I would like to start this article by thanking Mr. Garrett Dailey of Attorney Briefcase for the very informative presentation he gave recently to the San Mateo Bar Association Family Law Section about the recent changes to the California Family Code regarding children appearing as witnesses in family law disputes.  

Effective January 1, 2012, when children reach the age of fourteen, if they desire to address the court regarding custody or visitation, California courts are required to permit them to do so, unless the court determines that doing so is not in that particular child's best interests.  And, in those cases the court must now state its reasons for that finding on the record.  

The amended statute can be found here

Child Witnesses in Custody Disputes resized 600

The amended statute is not a mandate that the court permit each and every teenager over the age of fourteen to address the court.  In fact, judges are not supposed to ask to speak to the child.  Instead, the court must wait for a child’s attorney, an evaluator, an investigator, a mediator, or one of the parties to tell the court that the child wants to be heard. (Fam. Code, § 3042, subd. (f).)  Once this desire is made known, then the court must decide whether or not it is appropriate or in the child’s best interests to hear his or her testimony.  

The guidelines for determining whether addressing the court is in a child’s best interests are as follows:1) whether the child is of sufficient age and capacity to reason to form an intelligent preference as to custody or visitation (parenting time); 2) whether the child is of sufficient age and capacity to understand the nature of testimony, i.e. the obligation to tell the truth; 3) whether information has been presented indicating that the child may be at risk emotionally if he or she is permitted or denied the opportunity to address the court or that the child may benefit from addressing the court; 4) whether the subject areas about which the child is anticipated to address the court are relevant to the court’s decision-making process; and 5) whether any other factors weigh in favor of or against having the child address the court, taking into consideration the child’s desire to do so.  (Cal. Rules of Court, rule 5.250.

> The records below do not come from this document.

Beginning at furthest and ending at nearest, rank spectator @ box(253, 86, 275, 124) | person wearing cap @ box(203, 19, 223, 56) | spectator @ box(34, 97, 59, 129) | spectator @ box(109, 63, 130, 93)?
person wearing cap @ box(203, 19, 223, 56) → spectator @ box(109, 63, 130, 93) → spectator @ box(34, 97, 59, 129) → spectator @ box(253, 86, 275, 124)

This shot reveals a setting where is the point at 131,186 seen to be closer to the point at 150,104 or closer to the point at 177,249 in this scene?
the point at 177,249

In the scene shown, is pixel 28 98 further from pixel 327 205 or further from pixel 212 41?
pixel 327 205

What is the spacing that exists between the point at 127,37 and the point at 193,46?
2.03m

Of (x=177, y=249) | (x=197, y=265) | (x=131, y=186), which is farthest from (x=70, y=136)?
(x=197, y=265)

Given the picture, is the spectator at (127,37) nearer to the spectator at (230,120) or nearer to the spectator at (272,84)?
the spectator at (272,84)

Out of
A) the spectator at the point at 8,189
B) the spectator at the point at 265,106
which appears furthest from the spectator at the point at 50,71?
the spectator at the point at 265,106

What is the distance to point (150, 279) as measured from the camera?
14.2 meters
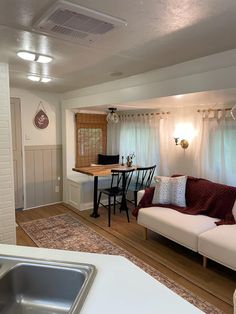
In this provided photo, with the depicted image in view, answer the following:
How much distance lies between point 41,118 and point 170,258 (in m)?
3.37

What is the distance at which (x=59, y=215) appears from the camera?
14.6 feet

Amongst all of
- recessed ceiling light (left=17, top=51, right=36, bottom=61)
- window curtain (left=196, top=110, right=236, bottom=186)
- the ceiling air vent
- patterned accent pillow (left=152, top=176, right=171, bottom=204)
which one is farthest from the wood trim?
the ceiling air vent

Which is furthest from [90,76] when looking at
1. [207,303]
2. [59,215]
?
[207,303]

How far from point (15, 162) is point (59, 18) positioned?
352 cm

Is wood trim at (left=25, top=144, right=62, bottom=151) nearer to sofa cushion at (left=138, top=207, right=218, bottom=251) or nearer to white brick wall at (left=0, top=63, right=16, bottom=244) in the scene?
white brick wall at (left=0, top=63, right=16, bottom=244)

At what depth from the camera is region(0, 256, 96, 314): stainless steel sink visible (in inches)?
48.3

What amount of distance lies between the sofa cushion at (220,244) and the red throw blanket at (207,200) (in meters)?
0.28

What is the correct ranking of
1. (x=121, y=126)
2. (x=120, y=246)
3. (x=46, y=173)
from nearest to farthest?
(x=120, y=246), (x=46, y=173), (x=121, y=126)

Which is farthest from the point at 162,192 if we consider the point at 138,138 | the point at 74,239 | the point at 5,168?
the point at 5,168

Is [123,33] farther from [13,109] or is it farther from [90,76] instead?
[13,109]

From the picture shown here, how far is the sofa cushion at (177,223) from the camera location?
2.77 meters

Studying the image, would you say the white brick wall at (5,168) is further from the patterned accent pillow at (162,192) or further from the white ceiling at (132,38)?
the patterned accent pillow at (162,192)

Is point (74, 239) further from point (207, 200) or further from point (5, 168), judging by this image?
point (207, 200)

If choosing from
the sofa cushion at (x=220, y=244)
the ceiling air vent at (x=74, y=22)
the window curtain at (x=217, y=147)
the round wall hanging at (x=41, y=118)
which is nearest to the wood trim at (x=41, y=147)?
the round wall hanging at (x=41, y=118)
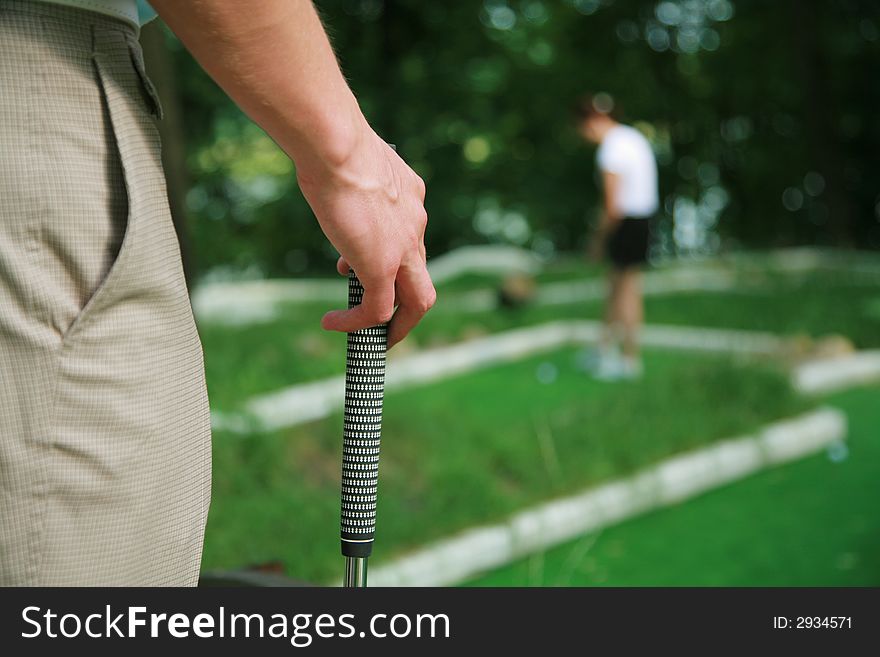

To take a concrete example, the court may determine that a 14-year old who wants to live primarily with her mother because she has a curfew at father's house is not of sufficient age and capacity to reason to form an intelligent preference as to custody within the meaning of the statute.  It should also be noted that children under the age of 14 are also permitted to address the court regarding custody and visitation issues, as long as “the court determines that it is appropriate pursuant to the child’s best interests.” (Fam. Code, § 3042, subd. (d).

Once the court has decided to hear testimony from a child, it is allowed great latitude in determining the manner in which the testimony is taken.  In the majority of cases, it would be traumatic for a child to testify in a public courtroom in front of both parents and strangers.  If the court concludes that it is not in the best interests of a child to testify in court, the new law requires the court to provide alternative means of obtaining the information from the child, such as requiring the child to participate in child custody mediation or the appointment of an evaluator.  (Cal. Rules of Court., Rule 5.250(d).

While the court is required to give “due weight” to the child’s wishes, it is not required to follow the preferences of the child when fashioning its custody order.   In other words, just because a child wants to live primarily with a particular parent, does not necessarily mean that the court is going to order this.  Rather, the determination will be based on an analysis of that particular child’s best interests.